Stated task 1. According to the book reviews, why did Rinaldi turn to an open marriage after her husband's vasectomy? Answer in one to three sentences.
Stated task 2. In the book reviews, what is the name of the San Francisco "urban commune" that Rinaldi is drawn to?

*** Excerpt ***

Review by Publisher's Weekly Review
In this frank, salacious work delineating her desperate attempt at emotional and sexual liberation, the Scranton, Penn., author and frustrated wife ultimately recognizes that she lost a great deal and gained little. As an editor at San Francisco's lifestyle magazine 7 x 7, married for 10 years to Scott, a successful, though emotionally opaque entrepreneur ("His erection was solid and dependable, just like him"), dealing with her childhood of parental alcoholism and brutality, and facing childlessness by her mid-40s, Rinaldi resolved to contemplate an open marriage when her husband took the decisive step to get a vasectomy rather than have children. Rather surprisingly, he agrees to the arrangement, and while the couple spends the weekdays together at their shared home near the Castro, Rinaldi gets a studio and begins a dizzying round of Nerve.com dates that fulfill her need for sexual exploration, though she sets firm perimeters in terms of emotional attachment. Luckily, in San Francisco, she notes wryly that "polyamory wasn't all that rare," and she gravitates toward the "urban commune" called OneTaste, which conducts hands-on orgasm meditation (OM) seminars for men and women, and where Rinaldi ultimately finds her most satisfying lovers-also women. To her credit, Rinaldi does not hide the dark side to this odyssey-her own jealousy at Scott's lover, her absolute self-absorption and mendacity-but her ability to grasp its soul-driving necessity without insisting on winning over her readers renders this a notable work of self-knowledge. (Mar) © Copyright PWxyz, LLC. All rights reserved.
(c) Copyright PWxyz, LLC. All rights reserved
Review by Library Journal Review
Magazine editor and writer Rinaldi and her husband, Scott, had reached a marital impasse-she wanted kids, desperately; he did not, definitely. Shortly after Scott got a vasectomy, Rinaldi came up with a plan B (or plan S-E-X) for herself. Instead of divorce, more counseling, or throwing herself into charity work, she chose to pursue erotic experiences. As she put it, she didn't want to look back on her life with "no kids and only four lovers." She devised an open-marriage plan, the Wild Oats Project, whereby she spent weekdays and nights at a bachelorette pad, visiting dating websites, having assignations, joining sex workshops and groups, then heading home to Scott on weekends. As one might expect about her best laid plans, things go awry. But the author gets to put a few notches on her bedpost and perhaps find fulfillment and even more self-knowledge at the end of her -project. VERDICT While at times the author is exasperating and one might marvel at her husband's patience, her daring project and avid search for passion is a true page-turner. For anyone who's wondered "what if" or "should I?" [See Rinaldi Q&A, p. 116.]-Liz French, Library Journal © Copyright 2015. Library Journals LLC, a wholly owned subsidiary of Media Source, Inc. No redistribution permitted.
(c) Copyright Library Journals LLC, a wholly owned subsidiary of Media Source, Inc. No redistribution permitted.

*** Raw data ***

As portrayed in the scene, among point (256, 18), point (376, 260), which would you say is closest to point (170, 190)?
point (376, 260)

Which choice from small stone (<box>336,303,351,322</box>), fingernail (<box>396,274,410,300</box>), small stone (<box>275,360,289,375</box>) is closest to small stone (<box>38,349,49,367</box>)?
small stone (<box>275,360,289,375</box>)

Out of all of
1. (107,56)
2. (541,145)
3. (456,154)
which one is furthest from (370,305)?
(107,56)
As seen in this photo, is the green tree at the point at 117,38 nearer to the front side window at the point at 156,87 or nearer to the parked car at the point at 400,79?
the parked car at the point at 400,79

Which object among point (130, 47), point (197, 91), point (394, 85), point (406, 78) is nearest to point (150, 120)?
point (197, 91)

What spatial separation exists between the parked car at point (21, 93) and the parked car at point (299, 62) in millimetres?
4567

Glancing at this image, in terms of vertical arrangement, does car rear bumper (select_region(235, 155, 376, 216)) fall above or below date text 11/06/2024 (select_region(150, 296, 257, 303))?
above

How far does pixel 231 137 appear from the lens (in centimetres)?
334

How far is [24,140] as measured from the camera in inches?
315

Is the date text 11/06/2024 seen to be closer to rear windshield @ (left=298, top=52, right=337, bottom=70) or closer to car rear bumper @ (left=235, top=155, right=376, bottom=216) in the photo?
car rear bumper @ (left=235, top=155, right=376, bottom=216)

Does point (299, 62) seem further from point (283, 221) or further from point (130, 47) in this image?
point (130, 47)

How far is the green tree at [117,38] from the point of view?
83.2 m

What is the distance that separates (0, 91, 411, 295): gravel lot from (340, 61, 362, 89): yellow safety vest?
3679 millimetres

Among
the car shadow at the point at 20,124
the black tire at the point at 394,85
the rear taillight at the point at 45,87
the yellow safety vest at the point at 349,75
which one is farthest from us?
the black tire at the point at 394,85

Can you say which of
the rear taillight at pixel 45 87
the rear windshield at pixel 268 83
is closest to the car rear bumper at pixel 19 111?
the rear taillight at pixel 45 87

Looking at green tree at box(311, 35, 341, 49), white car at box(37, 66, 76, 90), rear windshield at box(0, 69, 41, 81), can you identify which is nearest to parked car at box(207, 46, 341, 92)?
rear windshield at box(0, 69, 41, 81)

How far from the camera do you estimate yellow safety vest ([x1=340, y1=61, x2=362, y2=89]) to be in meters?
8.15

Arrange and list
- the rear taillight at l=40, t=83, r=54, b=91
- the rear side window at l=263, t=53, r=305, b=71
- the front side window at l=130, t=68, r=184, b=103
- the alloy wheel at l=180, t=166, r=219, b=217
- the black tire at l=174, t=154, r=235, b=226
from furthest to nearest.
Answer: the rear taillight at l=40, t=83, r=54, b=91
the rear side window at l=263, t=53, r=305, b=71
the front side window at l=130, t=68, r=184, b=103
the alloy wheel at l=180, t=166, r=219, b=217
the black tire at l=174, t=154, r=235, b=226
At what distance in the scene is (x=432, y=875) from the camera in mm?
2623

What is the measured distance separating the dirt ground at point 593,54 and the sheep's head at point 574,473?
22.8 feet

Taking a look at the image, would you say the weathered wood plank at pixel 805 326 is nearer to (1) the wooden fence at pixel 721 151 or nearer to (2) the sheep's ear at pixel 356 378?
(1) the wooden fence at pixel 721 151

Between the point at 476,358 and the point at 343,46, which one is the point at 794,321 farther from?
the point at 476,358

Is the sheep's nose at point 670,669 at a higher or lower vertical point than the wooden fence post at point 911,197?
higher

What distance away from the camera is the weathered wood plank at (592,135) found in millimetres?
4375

***

Response 1. She and Scott had reached an impasse because she badly wanted children and he did not, and his vasectomy settled that he would not have them. Instead of divorcing, she chose to pursue erotic experiences because she did not want to look back on her life with "no kids and only four lovers."

Response 2. OneTaste.